Data Preparation and Blending: The Prerequisite for Analytics [new e-book]

“Herding cats isn’t exactly in my job description,” the data analyst told me. “Why isn’t all the data I need sitting in one place — or even two places — and waiting for me to analyze it?”

     Photo Credit:  Kathleen Murtagh Licensed under CC BY 2.0


“You’re right,” I replied. “Your job description doesn’t exactly include herding cats. But it does include analyzing data, and before you can do that, you have to collect, blend and prepare it.”

This data analyst was dismayed at the prospect of having to pull data in from multiple sources. That does indeed feel like herding cats, especially when the most useful data — where the real business opportunities hide — is unstructured, moving through the cloud and in motion, as I mentioned in my post on the changing face of data analytics.

But what do you end up with if you don’t herd those cats? Silos, overlooked opportunities and money left on the table.

Before analysis, prepare and blend your data

We’ve released a new e-book, Break Down the Barriers to Better Analytics, to clarify the data preparation and data blending step that can feel like herding cats.

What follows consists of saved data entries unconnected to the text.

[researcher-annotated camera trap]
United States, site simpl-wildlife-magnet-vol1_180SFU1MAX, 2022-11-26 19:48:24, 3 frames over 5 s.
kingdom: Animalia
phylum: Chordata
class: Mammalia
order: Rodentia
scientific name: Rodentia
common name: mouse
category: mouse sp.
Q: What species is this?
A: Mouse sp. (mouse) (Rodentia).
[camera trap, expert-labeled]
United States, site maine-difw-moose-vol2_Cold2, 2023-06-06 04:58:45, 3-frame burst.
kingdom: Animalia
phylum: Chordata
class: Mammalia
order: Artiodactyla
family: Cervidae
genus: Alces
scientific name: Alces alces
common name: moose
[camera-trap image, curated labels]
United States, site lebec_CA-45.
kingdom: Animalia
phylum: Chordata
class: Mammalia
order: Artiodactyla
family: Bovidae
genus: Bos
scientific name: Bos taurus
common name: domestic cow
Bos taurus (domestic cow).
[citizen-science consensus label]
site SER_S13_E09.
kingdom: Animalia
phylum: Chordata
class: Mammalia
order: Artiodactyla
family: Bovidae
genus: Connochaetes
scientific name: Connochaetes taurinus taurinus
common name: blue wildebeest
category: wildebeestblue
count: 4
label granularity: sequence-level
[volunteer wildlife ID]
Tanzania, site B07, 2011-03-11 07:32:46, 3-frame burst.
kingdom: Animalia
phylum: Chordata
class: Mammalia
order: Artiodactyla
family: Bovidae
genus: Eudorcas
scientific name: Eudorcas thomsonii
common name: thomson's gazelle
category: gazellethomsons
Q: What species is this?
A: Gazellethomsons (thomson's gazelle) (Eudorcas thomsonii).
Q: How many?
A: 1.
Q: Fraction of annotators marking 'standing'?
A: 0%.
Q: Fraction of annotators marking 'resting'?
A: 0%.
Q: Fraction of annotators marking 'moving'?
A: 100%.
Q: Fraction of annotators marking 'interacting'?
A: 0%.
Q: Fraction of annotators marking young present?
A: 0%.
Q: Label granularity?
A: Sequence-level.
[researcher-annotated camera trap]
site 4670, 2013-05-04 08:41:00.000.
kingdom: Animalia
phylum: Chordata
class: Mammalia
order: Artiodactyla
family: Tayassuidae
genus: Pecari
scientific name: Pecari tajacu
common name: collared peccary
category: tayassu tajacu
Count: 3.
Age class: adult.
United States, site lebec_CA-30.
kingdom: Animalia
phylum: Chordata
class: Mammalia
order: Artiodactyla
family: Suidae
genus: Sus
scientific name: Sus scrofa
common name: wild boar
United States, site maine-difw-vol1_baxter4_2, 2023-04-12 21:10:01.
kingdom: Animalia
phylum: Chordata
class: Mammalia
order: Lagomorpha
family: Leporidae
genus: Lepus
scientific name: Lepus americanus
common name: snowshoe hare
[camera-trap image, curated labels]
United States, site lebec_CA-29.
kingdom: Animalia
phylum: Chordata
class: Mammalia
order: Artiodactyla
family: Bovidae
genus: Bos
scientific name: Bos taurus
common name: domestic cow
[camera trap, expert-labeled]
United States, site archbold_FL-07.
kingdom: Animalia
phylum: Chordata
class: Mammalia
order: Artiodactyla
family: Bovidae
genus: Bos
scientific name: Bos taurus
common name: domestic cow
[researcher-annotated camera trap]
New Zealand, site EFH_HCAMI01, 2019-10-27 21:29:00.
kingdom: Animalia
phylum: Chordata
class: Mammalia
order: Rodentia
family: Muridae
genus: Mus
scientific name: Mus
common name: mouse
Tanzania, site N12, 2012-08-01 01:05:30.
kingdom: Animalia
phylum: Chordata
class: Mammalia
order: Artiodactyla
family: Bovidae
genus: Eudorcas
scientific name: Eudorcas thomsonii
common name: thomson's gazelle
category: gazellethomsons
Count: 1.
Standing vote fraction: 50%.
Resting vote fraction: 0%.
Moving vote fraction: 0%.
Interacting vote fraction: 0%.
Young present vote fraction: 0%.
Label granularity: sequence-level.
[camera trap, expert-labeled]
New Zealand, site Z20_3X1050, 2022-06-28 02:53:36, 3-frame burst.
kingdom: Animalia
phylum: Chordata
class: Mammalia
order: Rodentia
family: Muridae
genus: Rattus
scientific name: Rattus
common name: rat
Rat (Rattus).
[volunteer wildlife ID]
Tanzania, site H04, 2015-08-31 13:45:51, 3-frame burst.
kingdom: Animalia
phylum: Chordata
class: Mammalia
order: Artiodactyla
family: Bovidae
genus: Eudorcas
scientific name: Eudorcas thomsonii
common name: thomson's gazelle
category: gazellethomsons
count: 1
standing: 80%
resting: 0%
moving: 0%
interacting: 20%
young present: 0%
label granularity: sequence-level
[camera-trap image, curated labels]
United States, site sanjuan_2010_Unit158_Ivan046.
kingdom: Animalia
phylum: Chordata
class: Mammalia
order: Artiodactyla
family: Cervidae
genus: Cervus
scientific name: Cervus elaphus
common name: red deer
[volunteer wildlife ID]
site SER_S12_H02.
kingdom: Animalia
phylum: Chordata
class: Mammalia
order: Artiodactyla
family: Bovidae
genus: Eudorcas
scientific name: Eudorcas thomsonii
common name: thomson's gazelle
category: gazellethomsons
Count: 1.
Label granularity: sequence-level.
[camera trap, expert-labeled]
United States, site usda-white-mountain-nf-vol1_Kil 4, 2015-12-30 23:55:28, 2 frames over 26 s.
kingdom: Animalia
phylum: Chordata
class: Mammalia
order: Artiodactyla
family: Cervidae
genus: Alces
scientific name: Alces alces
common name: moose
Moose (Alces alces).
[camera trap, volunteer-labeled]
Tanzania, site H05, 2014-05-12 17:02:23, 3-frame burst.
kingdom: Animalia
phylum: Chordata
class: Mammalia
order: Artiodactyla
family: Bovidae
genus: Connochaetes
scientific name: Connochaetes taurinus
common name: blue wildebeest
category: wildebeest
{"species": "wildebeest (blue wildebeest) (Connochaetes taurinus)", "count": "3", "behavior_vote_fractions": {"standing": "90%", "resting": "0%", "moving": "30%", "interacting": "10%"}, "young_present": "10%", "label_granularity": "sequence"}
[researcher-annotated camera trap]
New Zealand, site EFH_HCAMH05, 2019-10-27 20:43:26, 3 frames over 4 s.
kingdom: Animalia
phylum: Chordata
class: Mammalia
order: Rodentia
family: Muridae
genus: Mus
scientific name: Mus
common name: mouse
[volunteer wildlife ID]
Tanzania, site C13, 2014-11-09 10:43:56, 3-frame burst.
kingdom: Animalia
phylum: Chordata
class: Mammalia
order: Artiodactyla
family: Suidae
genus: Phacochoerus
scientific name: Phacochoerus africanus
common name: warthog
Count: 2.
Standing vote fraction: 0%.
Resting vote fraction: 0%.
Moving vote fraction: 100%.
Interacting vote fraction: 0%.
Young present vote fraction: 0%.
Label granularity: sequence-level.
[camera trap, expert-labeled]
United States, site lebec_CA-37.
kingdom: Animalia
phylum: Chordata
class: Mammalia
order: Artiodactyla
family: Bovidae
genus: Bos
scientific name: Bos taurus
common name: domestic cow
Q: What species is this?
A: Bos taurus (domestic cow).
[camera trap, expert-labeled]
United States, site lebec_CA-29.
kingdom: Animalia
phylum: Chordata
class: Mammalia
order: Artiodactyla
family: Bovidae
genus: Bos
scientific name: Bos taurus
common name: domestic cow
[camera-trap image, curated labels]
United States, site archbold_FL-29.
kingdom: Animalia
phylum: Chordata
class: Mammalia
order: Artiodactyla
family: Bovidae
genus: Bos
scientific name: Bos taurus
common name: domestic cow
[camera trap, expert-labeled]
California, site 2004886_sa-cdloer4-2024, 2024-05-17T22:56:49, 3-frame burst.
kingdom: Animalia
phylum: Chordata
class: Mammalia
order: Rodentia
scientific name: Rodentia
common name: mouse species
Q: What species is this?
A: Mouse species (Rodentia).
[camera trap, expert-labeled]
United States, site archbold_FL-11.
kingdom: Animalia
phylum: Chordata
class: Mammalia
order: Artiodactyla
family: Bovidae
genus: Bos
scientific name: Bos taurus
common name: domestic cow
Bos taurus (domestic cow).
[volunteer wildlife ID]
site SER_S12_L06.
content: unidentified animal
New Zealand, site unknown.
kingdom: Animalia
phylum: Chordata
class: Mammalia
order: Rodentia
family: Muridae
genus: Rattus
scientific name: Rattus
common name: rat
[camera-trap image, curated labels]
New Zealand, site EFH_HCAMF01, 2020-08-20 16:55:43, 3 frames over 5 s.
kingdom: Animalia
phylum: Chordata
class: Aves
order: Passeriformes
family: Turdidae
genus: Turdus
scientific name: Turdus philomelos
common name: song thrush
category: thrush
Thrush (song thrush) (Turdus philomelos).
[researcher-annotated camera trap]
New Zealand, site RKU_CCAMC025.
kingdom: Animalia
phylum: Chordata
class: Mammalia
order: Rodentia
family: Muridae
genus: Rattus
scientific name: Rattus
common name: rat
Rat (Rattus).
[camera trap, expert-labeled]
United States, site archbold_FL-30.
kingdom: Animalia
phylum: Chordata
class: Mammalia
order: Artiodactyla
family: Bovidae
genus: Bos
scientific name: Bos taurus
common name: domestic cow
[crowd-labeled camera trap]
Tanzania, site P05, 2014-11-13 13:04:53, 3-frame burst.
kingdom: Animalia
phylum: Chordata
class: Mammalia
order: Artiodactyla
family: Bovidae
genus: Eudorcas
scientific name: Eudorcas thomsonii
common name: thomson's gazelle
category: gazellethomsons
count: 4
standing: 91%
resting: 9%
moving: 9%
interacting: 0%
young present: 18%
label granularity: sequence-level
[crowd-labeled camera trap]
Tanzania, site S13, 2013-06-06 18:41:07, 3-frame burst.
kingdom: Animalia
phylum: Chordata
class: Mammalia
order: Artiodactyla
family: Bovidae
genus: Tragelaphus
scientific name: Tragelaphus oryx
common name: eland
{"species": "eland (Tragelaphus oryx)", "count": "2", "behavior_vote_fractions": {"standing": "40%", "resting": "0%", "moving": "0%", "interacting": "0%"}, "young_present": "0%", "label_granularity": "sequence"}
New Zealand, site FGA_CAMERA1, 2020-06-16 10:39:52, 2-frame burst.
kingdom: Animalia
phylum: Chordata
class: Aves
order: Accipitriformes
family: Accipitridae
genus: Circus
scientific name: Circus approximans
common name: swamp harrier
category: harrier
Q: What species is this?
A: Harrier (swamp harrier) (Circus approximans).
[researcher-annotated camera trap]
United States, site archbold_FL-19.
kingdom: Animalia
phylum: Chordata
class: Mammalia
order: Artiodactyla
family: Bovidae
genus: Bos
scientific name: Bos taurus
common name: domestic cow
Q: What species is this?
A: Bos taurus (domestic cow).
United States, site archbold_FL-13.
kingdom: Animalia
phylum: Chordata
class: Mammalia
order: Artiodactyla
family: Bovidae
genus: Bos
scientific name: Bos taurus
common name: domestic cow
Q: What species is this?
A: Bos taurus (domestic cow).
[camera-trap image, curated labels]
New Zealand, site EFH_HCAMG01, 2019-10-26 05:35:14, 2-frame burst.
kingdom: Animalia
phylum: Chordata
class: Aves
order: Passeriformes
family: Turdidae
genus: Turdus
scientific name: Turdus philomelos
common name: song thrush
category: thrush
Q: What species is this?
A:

The e-book explores three requirements for aggregating heterogeneous data:

  • All data must be accessible. That means accessing data both inside and outside the firewall. If you omit one source of data simply because of the difficulty in blending it with other sources of data, you’ll close the door on the very business opportunities advanced analytics can help you find.
  • Data must be standardized so that you’re not mixing miles and kilometers, dollars and euros, or quarters and years. You shouldn’t have to set this up repeatedly, but should be able to automate query, aggregation, data quality and transformation tasks.
  • Finally, to keep privileged data in front of only the users entitled to see it, you’ll have to enforce user validation. Instead of nagging IT for every change in user status or access privileges, use self-service tools to keep that process at the business level where it belongs.

Those concepts are simple, but they are not easy to implement, because data comes from and resides in a zillion different places.

New e-book: Break Down the Barriers to Better Analytics

Blending data from a variety of different sources can be a daunting process, but it is not impossible. Our biopharmaceutical customer Shire reaped data analysis efficiencies that helped them improve process control, monitor processes and identify areas for improvement. You can too.

Have a look at our new e-book, Break Down the Barriers to Better Analytics, for more insights into the changing face of analytics; data preparation and data blending; and the corporate- and IT-centered barriers to using analytics efficiently in your organization.

You’ll see that there’s nothing really wrong with herding cats. As long as you can automate it.